Newspaper article The Record (Bergen County, NJ)

Watchdog Report Finds Dep Making Fewer Site Visits

Newspaper article The Record (Bergen County, NJ)

Watchdog Report Finds Dep Making Fewer Site Visits

Article excerpt

The state's environmental protection agency has vastly cut back its policing of industrial and other polluters in recent years, raising the likelihood that companies will be less compliant with environmental laws, according to a report issued Wednesday by an environmental group.

The number of site inspections made by the state Department of Environmental Protection fell from more than 60,000 in the 2011 fiscal year to fewer than 12,000 in 2014, a drop of 80 percent, according to the New Jersey Sierra Club, which used data posted on the DEP website and records it received through an open-records request.

The environmental group's report also indicates that the number of enforcement actions by the DEP dropped by 56 percent between 2011 and 2014, to 8,107.

[Exercise requirements]
1 - According to the article on DEP site visits, how many enforcement actions did the DEP take in 2014?
2 - Proceed with the article on the DEP's declining site inspections, beginning after its final sentence.
The records that follow come from a separate source and have no connection to the article above.

[Records]
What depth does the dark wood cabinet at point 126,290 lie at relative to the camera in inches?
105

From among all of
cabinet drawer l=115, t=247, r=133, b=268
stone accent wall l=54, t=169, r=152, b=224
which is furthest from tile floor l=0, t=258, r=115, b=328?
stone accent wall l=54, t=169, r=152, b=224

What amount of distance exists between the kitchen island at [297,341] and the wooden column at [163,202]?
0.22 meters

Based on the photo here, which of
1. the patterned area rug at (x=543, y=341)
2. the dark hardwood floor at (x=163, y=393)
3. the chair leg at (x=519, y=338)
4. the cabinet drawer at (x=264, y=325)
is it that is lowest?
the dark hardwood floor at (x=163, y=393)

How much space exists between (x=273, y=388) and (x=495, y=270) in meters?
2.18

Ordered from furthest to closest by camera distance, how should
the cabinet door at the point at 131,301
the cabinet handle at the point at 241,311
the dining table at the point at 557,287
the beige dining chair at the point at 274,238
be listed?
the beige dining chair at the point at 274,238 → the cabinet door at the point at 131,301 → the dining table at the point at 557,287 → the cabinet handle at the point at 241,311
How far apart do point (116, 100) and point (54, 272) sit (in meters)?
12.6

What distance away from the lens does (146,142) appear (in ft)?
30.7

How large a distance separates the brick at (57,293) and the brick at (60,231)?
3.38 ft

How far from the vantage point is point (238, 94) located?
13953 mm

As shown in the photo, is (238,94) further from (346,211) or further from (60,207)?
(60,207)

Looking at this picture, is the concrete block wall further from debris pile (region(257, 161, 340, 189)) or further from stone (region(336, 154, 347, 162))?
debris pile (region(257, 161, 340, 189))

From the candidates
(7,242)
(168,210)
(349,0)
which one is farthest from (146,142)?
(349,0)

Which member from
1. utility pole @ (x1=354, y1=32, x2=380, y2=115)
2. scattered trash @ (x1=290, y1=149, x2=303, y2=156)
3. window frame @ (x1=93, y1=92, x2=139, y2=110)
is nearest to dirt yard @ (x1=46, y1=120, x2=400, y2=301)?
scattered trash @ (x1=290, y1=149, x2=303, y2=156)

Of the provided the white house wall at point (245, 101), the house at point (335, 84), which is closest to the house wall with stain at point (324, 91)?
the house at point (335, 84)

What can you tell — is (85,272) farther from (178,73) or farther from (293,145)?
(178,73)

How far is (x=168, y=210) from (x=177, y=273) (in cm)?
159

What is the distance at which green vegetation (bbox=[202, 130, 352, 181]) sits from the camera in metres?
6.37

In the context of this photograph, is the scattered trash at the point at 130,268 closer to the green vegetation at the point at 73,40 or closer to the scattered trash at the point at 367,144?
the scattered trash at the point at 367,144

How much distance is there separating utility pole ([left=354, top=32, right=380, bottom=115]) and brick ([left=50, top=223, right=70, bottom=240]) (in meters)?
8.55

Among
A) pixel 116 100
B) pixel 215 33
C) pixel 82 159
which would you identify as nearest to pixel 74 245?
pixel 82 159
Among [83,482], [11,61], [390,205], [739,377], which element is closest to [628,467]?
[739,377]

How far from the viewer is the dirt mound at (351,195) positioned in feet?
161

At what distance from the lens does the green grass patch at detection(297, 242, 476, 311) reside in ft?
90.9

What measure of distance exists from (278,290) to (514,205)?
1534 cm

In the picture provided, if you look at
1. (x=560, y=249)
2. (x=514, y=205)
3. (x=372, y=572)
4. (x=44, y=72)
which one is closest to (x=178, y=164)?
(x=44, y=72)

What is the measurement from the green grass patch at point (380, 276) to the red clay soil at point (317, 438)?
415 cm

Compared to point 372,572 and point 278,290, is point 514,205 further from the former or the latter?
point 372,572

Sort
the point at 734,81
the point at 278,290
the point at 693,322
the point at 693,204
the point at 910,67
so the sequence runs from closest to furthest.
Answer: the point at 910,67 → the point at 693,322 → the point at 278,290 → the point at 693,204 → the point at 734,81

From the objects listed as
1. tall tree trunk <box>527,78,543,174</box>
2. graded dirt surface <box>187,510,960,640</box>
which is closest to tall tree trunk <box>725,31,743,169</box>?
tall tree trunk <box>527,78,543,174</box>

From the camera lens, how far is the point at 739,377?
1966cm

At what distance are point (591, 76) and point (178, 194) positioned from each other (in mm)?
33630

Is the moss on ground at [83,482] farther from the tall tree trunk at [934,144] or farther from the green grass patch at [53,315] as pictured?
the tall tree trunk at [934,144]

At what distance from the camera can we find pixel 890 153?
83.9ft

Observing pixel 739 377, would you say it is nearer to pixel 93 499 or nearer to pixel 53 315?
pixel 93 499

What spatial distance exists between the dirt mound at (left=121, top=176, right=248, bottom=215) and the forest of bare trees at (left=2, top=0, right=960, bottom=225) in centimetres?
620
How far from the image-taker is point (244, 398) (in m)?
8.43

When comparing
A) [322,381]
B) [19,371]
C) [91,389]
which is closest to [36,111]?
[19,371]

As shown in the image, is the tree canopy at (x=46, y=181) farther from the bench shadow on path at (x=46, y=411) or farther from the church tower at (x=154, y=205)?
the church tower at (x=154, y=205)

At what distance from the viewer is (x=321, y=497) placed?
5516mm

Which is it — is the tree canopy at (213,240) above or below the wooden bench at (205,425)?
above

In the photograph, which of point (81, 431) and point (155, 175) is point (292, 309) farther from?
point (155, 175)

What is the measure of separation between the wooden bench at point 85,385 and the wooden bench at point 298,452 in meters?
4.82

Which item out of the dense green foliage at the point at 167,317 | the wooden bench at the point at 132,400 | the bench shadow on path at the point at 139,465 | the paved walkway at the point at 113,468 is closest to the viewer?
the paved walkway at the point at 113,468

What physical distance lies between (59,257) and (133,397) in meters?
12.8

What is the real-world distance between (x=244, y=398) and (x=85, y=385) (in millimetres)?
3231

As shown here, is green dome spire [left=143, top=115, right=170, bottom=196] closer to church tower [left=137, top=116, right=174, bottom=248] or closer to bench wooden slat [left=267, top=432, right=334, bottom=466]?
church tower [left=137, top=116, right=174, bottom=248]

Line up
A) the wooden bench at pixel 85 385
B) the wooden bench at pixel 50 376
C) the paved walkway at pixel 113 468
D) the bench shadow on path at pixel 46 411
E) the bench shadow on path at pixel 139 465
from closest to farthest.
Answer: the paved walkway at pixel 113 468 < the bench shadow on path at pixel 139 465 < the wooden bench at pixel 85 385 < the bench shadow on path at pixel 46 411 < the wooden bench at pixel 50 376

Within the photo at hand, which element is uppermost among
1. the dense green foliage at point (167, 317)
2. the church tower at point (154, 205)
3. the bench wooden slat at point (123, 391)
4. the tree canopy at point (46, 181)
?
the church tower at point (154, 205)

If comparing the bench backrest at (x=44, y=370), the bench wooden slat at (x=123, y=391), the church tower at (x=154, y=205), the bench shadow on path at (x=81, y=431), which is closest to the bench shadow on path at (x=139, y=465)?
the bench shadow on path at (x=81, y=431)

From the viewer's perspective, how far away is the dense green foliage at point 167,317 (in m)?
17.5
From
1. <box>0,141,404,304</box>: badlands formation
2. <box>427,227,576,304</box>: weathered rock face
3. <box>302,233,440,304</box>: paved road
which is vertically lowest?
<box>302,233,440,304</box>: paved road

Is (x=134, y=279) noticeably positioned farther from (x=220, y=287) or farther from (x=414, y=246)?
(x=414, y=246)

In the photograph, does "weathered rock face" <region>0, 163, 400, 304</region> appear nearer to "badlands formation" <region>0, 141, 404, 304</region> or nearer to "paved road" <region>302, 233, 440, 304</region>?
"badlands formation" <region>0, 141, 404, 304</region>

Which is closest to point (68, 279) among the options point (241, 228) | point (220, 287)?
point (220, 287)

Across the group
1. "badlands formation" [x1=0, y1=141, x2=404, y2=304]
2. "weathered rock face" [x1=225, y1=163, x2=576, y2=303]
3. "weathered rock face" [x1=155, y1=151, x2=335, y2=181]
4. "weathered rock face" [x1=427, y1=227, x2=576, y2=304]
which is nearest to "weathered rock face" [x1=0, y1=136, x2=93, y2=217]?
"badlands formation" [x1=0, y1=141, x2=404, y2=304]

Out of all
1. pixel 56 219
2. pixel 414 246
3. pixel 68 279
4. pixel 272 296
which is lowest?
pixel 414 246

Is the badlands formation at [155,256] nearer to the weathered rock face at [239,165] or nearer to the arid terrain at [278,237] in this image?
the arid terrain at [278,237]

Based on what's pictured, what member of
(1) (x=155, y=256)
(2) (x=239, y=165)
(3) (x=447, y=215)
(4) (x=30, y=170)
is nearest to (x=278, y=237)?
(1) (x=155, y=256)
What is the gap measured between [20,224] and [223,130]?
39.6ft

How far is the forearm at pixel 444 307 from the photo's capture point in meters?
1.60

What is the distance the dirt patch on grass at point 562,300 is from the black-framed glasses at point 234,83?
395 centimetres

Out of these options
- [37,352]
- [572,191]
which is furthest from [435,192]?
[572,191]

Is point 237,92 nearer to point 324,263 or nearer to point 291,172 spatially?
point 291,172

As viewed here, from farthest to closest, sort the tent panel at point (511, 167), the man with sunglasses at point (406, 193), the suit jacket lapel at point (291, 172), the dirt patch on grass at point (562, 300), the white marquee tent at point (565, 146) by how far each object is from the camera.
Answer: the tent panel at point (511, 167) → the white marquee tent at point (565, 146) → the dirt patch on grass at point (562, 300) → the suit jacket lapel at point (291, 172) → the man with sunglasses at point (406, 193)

[Results of the tasks]
1 - 8,107

2 -
"The DEP is the environmental cop on the beat, and when people know no one is looking, they are less likely to report a spill or clean it up because they know they're not going to get caught," said Jeff Tittel, the New Jersey Sierra Club's director. "More enforcement generates more compliance, and there's been a serious drop under this administration. They're creating a polluters' holiday."

The state DEP countered that the decrease was due in large part to a shift in focus and to the fact that the state's regulated community largely understands its obligations under state environmental laws and abides by the rules.

"It's not just about enforcement or fines, it's about compliance, and more businesses get it, so we see fewer enforcement actions," said DEP spokesman Larry Hajna. "The cop is still out on the beat, still doing the job, but we're more focused. We are focusing attention on the most significant enforcement cases. We know who the good actors are and we will return repeatedly to the ones not behaving.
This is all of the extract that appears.